Die reden über 'Importärzte', als wären das keine Menschen, die hier jeden Tag Leben retten. So bekommt man keine Station ans Laufen.
Kerstin arbeitet täglich mit ausländischen Kolleginnen und Kollegen zusammen; deren pauschale Abwertung als ungeeignet empfindet sie als ungerecht und versorgungsgefährdend.
✓ belegt Abschnitt 20: „Medizinstudenten statt Importärzte!" — AFD-Wahlprogramm (beschlossen 11.04.2026) ↗
Schickt uns Personal, keine Sonntagsreden. Aber wer die Leute wegschickt, die schon da sind, schafft kein Personal, der schafft Lücken.
Kerstins Wunsch nach mehr Personal wird konterkariert, wenn genau die Fachkräfte ausbleiben, die ihre Station heute am Laufen halten; das Versprechen und die Migrationslinie widersprechen sich in der Praxis.
✓ belegt Abschnitt 5: „auf kulturfremde Fachkräfte verzichten!" — AFD-Wahlprogramm (beschlossen 11.04.2026) ↗
Kerstin begrüßt die Ablehnung von Krankenhaus-Privatisierungen und die Forderung nach weniger Pflegedokumentation, da dies ihren Arbeitsalltag direkt entlasten würde. Die pauschale Abwertung und der geplante Ausschluss migrantischer Fachkräfte treffen sie jedoch im Kern, da ihre Station ohne diese Kolleg:innen kollabieren würde. Gepaart mit der Gefahr massiver Kürzungen im öffentlichen Sektor überwiegt für sie die Ablehnung des Programms deutlich.
👍 Besonders gut
Endlich sagt mal jemand, dass Krankenhäuser für die Patienten da sind und nicht für die Rendite von Konzernen.
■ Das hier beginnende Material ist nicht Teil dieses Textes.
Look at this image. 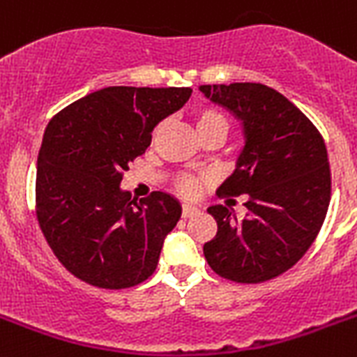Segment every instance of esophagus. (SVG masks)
Returning <instances> with one entry per match:
<instances>
[{
	"instance_id": "1",
	"label": "esophagus",
	"mask_w": 357,
	"mask_h": 357,
	"mask_svg": "<svg viewBox=\"0 0 357 357\" xmlns=\"http://www.w3.org/2000/svg\"><path fill=\"white\" fill-rule=\"evenodd\" d=\"M197 213H199V208L192 206V204H184V206H182V218L184 219L193 218V215H197Z\"/></svg>"
}]
</instances>
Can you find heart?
<instances>
[{
  "label": "heart",
  "mask_w": 357,
  "mask_h": 357,
  "mask_svg": "<svg viewBox=\"0 0 357 357\" xmlns=\"http://www.w3.org/2000/svg\"><path fill=\"white\" fill-rule=\"evenodd\" d=\"M195 127L199 130V134H208L213 132V130H219V132L227 134L228 130V121L223 114L215 110L212 107H202L195 112ZM162 130H164V123L156 125V129L153 130V142L160 138ZM202 184V178L193 175H182L176 178L175 182V190L181 193L182 197H193L197 195L199 188Z\"/></svg>",
  "instance_id": "obj_1"
}]
</instances>
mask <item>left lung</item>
Returning <instances> with one entry per match:
<instances>
[{"instance_id":"1","label":"left lung","mask_w":357,"mask_h":357,"mask_svg":"<svg viewBox=\"0 0 357 357\" xmlns=\"http://www.w3.org/2000/svg\"><path fill=\"white\" fill-rule=\"evenodd\" d=\"M199 90L243 125L245 147L218 193L247 195L243 221L223 204L208 208L218 234L202 247L204 258L227 280L267 282L291 269L323 227L332 195L326 145L289 99L265 84H202Z\"/></svg>"}]
</instances>
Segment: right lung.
<instances>
[{
	"instance_id": "add662e5",
	"label": "right lung",
	"mask_w": 357,
	"mask_h": 357,
	"mask_svg": "<svg viewBox=\"0 0 357 357\" xmlns=\"http://www.w3.org/2000/svg\"><path fill=\"white\" fill-rule=\"evenodd\" d=\"M192 88L108 86L51 118L36 167V218L66 269L101 289L138 286L155 273L182 208L164 192L130 201L119 184L162 119Z\"/></svg>"
}]
</instances>
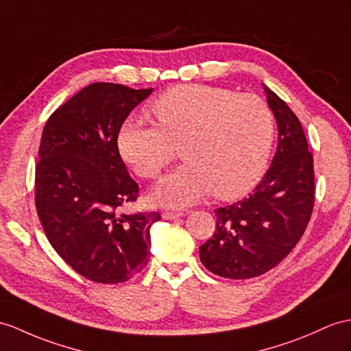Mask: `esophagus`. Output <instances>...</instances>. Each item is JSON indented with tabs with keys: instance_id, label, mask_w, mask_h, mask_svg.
<instances>
[{
	"instance_id": "34e87169",
	"label": "esophagus",
	"mask_w": 351,
	"mask_h": 351,
	"mask_svg": "<svg viewBox=\"0 0 351 351\" xmlns=\"http://www.w3.org/2000/svg\"><path fill=\"white\" fill-rule=\"evenodd\" d=\"M184 213H176V211H164L162 213V217L165 220H173V219H178V217H183Z\"/></svg>"
}]
</instances>
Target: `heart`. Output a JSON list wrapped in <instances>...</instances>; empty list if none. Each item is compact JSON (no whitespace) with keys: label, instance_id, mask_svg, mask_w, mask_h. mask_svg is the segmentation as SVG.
I'll list each match as a JSON object with an SVG mask.
<instances>
[{"label":"heart","instance_id":"b5f03b06","mask_svg":"<svg viewBox=\"0 0 351 351\" xmlns=\"http://www.w3.org/2000/svg\"><path fill=\"white\" fill-rule=\"evenodd\" d=\"M158 126L126 121L117 135L125 162L144 178L158 177L180 146L183 165L152 192L167 207H187L208 195L237 198L261 180L276 138L268 102L207 84H180L153 102Z\"/></svg>","mask_w":351,"mask_h":351}]
</instances>
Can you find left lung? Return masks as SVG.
Segmentation results:
<instances>
[{"mask_svg": "<svg viewBox=\"0 0 351 351\" xmlns=\"http://www.w3.org/2000/svg\"><path fill=\"white\" fill-rule=\"evenodd\" d=\"M263 89L278 128L274 159L247 198L215 210L216 232L199 247L204 267L225 278H253L274 268L302 237L314 207L313 155L301 122Z\"/></svg>", "mask_w": 351, "mask_h": 351, "instance_id": "8db88e82", "label": "left lung"}]
</instances>
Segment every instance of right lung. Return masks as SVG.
Wrapping results in <instances>:
<instances>
[{
	"label": "right lung",
	"mask_w": 351,
	"mask_h": 351,
	"mask_svg": "<svg viewBox=\"0 0 351 351\" xmlns=\"http://www.w3.org/2000/svg\"><path fill=\"white\" fill-rule=\"evenodd\" d=\"M150 89L92 83L43 130L36 165V207L55 252L97 283H123L149 262L150 228L159 213L119 211L138 196L121 158L117 135Z\"/></svg>",
	"instance_id": "add662e5"
}]
</instances>
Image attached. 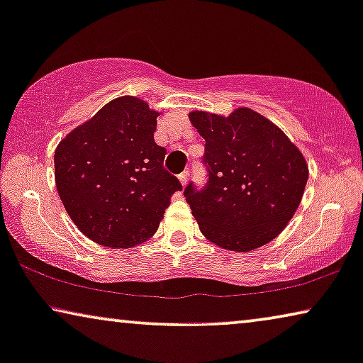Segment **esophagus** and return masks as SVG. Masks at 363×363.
<instances>
[{
  "instance_id": "esophagus-1",
  "label": "esophagus",
  "mask_w": 363,
  "mask_h": 363,
  "mask_svg": "<svg viewBox=\"0 0 363 363\" xmlns=\"http://www.w3.org/2000/svg\"><path fill=\"white\" fill-rule=\"evenodd\" d=\"M178 180H180V183L183 186L186 185V182H188V172H183V173H180V175H178Z\"/></svg>"
}]
</instances>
Kerstin erlebt täglich, wie Renditedruck zu Lasten der Pflegequalität und des Personals geht. Die Forderung nach Re-Kommunalisierung und Stopp der Privatisierung trifft genau ihre Kritik an der Ökonomisierung des Gesundheitswesens.
Ich bin doch Pflegerin und keine Schreibkraft! Wenn ich endlich wieder mehr Zeit für meine Patienten hätte, statt nur Formulare auszufüllen, wäre schon viel geholfen.
Die extreme Dokumentationslast ist einer von Kerstins größten Stressfaktoren im Schichtdienst. Die Aussicht auf weniger Bürokratie und mehr Fokus auf die eigentliche Pflegearbeit entspricht exakt ihren beruflichen Hoffnungen.
Die Generalistik war ein Fehler. Wer alte Menschen pflegt, braucht anderes Know-how als jemand auf der Kinderstation – das sehen wir jeden Tag.
Kerstin sieht in der Praxis, dass die generalistische Ausbildung oft nicht die nötige Spezialisierung vermittelt. Die Rückkehr zu differenzierten Abschlüssen bestätigt ihre Erfahrung, dass unterschiedliche Patientengruppen spezifisches Fachwissen erfordern.
👎 Besonders schlecht
Die reden von 'kulturfremd', aber ohne meine Kolleginnen aus dem Ausland wäre die Station längst dicht. Wer die abschieben will, gefährdet Menschenleben!
Kerstins Station würde ohne ihre ausländischen Kolleginnen und Kollegen sofort zusammenbrechen. Die pauschale Abwertung dieser Fachkräfte und die Forderung, auf sie zu verzichten, bedroht direkt ihre Arbeitsfähigkeit und die Patientenversorgung.
Es ist eine Frechheit zu behaupten, ausländische Kollegen seien nicht geeignet. Die reißen sich jeden Tag den Arsch für unsere Patienten auf, während die Politik nur zuschaut!
Die pauschale Abwertung ausländischer Mediziner und Pflegekräfte als ungeeignet empört Kerstin zutiefst, da sie täglich erlebt, wie engagiert und kompetent ihre migrantischen Kolleg:innen die Versorgung aufrechterhalten.
Wie sollen meine neuen Kollegen aus dem Ausland denn Deutsch lernen und sich integrieren, wenn man genau da das Geld streicht? Das ist doch völlig kontraproduktiv!
Kerstin weiß, dass Sprach- und Integrationskurse essenziell sind, damit ausländische Pflegekräfte im Team und in der Gesellschaft ankommen. Die Streichung dieser Gelder erschwert die Integration ihrer Kolleg:innen massiv.
Wenn die die Staatsquote radikal zusammenstreichen, trifft das am Ende uns im öffentlichen Dienst und die Kommunen. Wer soll denn dann die Kliniken finanzieren?
Als Angestellte im kommunalen Gesundheitswesen fürchtet Kerstin, dass eine radikale Senkung der Staatsquote und pauschale Ausgabenkürzungen zu Lasten der Krankenhausfinanzierung und der öffentlichen Infrastruktur gehen.